Copy exactly, please, each line of the data below until the line that contains "[camera-trap image, curated labels]" has been copied, beginning at the top.

• _SOURCE DATA_:
--

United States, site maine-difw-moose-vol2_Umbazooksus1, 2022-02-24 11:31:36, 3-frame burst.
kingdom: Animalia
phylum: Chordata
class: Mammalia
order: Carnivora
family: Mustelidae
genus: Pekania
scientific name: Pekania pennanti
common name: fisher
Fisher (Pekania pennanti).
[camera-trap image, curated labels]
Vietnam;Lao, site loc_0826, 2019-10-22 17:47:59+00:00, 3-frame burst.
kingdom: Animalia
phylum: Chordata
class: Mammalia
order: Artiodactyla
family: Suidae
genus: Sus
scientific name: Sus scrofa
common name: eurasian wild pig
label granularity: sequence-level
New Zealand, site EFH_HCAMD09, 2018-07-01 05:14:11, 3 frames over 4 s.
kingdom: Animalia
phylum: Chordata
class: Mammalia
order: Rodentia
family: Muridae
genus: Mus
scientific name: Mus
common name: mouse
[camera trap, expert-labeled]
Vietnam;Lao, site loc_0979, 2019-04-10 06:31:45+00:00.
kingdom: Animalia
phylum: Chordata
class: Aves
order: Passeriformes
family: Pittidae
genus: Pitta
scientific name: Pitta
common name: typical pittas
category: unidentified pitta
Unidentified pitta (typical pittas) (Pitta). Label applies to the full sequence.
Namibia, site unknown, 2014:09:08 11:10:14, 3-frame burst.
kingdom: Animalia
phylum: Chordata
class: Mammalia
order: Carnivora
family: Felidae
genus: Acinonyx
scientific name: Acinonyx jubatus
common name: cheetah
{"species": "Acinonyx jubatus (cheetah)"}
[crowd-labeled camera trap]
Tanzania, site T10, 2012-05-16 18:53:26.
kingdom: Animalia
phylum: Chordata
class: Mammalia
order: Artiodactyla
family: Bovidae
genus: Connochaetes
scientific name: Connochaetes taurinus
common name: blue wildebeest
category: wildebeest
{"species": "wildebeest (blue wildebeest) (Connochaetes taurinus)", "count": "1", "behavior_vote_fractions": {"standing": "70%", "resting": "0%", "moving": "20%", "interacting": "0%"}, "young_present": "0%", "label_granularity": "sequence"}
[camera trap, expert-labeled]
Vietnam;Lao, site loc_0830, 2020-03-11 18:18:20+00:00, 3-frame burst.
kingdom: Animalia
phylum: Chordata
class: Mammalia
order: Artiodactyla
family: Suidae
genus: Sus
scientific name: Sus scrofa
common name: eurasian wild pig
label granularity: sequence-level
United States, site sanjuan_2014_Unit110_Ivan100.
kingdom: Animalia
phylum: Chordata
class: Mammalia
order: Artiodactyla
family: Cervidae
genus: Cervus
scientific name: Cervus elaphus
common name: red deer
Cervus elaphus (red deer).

--

• _ANSWER TO THE EXERCISE_:
United States, site maine-difw-moose-vol2_Umbazooksus1, 2022-02-24 11:31:36, 3-frame burst.
kingdom: Animalia
phylum: Chordata
class: Mammalia
order: Carnivora
family: Mustelidae
genus: Pekania
scientific name: Pekania pennanti
common name: fisher
Fisher (Pekania pennanti).
[camera-trap image, curated labels]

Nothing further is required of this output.